Instructions →
**a)** In the email about reorganizing the API commands, whom does the writer say was right?
**b)** Resume the email about reorganizing the API commands, starting after its last sentence.

Text excerpt →
Sorry folks, I got it wrong and I re-read my emails and Alex is right. Pl. see 
his reply.

What's done and plans:
I've separated out api cmds as per admin, user pkg so that developers would 
know what security level the apis (Cmd classes) are in. Next, I separated them 
based on entity group (like all vpc, vm etc. related apis go together). This 
was done only for developers, so they would know where to look for them and 
contribute. This would also help us generate better automated apidocs, the 
grouping and classification is done manually by hand. Right now I've fixed the 
build and apidocs build as well.

Data records →
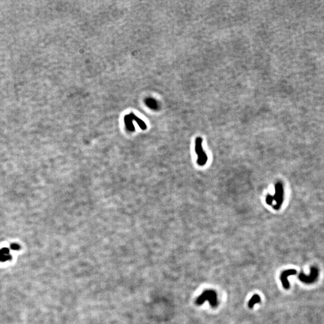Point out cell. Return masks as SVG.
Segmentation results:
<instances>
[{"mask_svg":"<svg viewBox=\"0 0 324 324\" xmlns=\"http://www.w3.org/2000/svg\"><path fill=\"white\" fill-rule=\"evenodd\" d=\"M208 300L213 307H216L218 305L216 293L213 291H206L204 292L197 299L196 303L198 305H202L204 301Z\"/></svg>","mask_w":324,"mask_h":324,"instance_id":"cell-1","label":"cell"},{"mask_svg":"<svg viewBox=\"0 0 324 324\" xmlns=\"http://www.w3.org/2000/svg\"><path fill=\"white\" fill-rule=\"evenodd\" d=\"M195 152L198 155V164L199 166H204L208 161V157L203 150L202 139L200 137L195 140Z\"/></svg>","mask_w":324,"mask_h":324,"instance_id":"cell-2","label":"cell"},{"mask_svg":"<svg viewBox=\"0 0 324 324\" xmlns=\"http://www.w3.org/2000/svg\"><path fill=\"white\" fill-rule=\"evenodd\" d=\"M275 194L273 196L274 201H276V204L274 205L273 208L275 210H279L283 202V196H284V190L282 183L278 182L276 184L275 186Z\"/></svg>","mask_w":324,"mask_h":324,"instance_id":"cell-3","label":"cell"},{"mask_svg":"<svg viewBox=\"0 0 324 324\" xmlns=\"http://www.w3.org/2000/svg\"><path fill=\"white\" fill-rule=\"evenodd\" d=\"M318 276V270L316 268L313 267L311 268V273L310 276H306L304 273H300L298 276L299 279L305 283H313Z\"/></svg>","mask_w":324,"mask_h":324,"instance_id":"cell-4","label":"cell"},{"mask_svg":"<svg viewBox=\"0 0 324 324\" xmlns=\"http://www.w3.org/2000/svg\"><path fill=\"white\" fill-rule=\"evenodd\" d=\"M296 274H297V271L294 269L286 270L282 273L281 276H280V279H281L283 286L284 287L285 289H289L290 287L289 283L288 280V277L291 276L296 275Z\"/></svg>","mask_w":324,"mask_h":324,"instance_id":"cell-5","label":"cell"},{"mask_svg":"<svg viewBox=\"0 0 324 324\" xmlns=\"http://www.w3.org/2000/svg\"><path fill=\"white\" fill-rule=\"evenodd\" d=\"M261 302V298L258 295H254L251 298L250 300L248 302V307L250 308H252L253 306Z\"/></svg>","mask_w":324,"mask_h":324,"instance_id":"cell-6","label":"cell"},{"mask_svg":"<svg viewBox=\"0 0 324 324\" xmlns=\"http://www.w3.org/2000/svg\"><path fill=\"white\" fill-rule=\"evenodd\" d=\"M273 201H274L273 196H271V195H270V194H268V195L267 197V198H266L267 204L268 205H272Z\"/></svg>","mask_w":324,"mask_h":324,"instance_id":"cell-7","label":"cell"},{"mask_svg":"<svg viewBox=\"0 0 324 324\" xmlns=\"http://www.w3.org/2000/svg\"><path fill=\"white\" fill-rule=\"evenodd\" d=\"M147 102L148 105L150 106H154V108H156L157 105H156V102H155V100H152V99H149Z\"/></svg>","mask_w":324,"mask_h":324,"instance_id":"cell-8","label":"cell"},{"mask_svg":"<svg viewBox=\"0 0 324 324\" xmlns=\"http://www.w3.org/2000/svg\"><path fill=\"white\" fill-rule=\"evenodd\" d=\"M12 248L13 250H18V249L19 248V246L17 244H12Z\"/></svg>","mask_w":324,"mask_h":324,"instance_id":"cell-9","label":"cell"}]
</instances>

* * *

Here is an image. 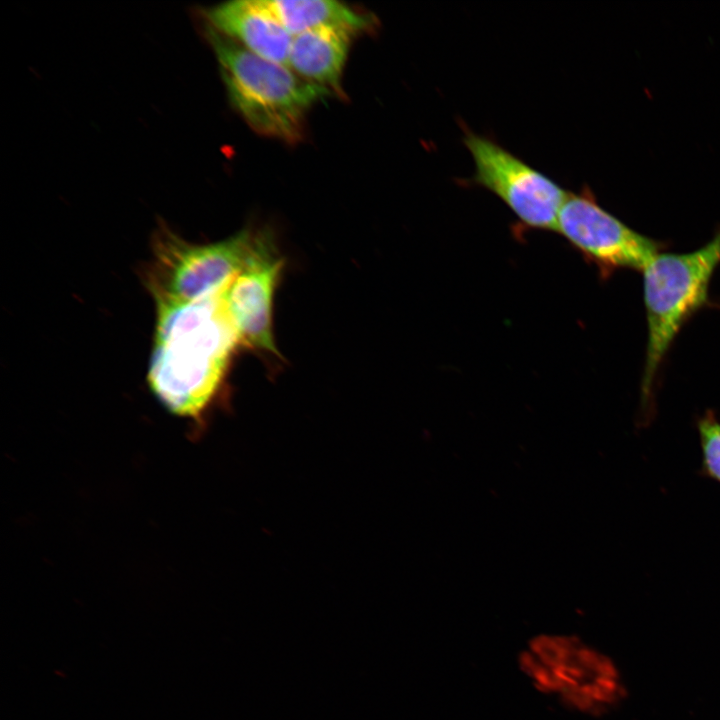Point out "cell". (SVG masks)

Answers provided →
**a)** Alex.

**b)**
The next thing we're going to do is work on @ACL annotation, APIAccessChecker 
(that checks roles, etc. which is an adapter, so organizations can throw their 
own role based checkers). We also have @validators which can do db, range/size 
based (also adapter, so one can diy db validations). What we want to do is for 
a group of apis, implement them and show that it works from top to bottom (the 
api refactoring work). And if we get it right, we can replicate that for all 
the apis, separate out api+service layer as a api web app and make it interact 
with cloud-engine.

And yes, all the API servers would have access to both 
org.apache.cloudstack.api…{admin, user} artefacts or classes. So, a sysadmin 
can decide what kind of apiserver with what set of apis (whitelisted, if not 
defined, the api would be blacklisted) they want to offer at which end point 
(running on a VM as a service).

Sorry for the confusion.

Regards,
Rohit
PS. /me slaps himself


On 06-Dec-2012, at 4:29 PM, Mice Xia <[email protected]> wrote:

> [quote]
> 1. Moved and classified all apis (except the anomalies, see other email) into 
> namespace org.apache.cloudstack.api 2. There are two packages, admin and user 
> in which the APIs are grouped based on security level. Note; APIs are not 
> grouped based on roles.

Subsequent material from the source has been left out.